(Records of spatial reasoning questions)
#####

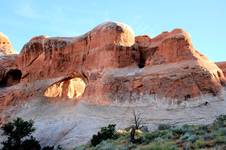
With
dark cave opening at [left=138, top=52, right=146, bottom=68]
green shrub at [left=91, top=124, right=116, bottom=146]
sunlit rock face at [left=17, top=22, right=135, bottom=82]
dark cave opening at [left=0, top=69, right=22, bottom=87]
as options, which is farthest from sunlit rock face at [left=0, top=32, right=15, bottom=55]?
green shrub at [left=91, top=124, right=116, bottom=146]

#####

* What is expected *
Update the records by changing each "sunlit rock face" to "bright cliff wall" and leaving everything else the same. Leave the pictures out of your answer.

* Written answer *
With
dark cave opening at [left=138, top=52, right=146, bottom=68]
green shrub at [left=91, top=124, right=116, bottom=146]
bright cliff wall at [left=17, top=22, right=135, bottom=82]
dark cave opening at [left=0, top=69, right=22, bottom=87]
as options, which is farthest from bright cliff wall at [left=0, top=32, right=15, bottom=55]?
green shrub at [left=91, top=124, right=116, bottom=146]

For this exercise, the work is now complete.